## start DATA SHOWN

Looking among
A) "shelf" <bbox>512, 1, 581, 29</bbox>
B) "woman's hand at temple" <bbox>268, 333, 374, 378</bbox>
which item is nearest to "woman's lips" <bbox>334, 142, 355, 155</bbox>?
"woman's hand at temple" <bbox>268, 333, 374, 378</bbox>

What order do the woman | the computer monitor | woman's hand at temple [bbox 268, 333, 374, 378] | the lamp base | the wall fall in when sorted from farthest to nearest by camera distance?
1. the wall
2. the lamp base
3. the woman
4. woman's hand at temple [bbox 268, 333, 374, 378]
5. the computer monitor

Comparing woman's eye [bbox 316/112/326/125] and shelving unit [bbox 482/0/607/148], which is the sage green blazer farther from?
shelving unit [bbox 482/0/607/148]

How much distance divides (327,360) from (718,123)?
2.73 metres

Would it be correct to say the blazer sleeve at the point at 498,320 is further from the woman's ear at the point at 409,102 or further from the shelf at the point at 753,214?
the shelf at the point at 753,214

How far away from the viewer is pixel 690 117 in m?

## end DATA SHOWN

= EXERCISE TASK =
Write out the lines above from the one containing "What order do" through the last, exactly as they are.

= RESULT FOR THIS EXERCISE =
What order do the woman | the computer monitor | woman's hand at temple [bbox 268, 333, 374, 378] | the lamp base | the wall fall in when sorted from farthest to nearest by camera distance?
1. the wall
2. the lamp base
3. the woman
4. woman's hand at temple [bbox 268, 333, 374, 378]
5. the computer monitor

Comparing woman's eye [bbox 316/112/326/125] and shelving unit [bbox 482/0/607/148], which is the sage green blazer farther from?
shelving unit [bbox 482/0/607/148]

How much distance divides (327,360) from (718,123)?
2.73 metres

Would it be correct to say the blazer sleeve at the point at 498,320 is further from the woman's ear at the point at 409,102 or further from the shelf at the point at 753,214?
the shelf at the point at 753,214

How far away from the viewer is pixel 690 117 in m?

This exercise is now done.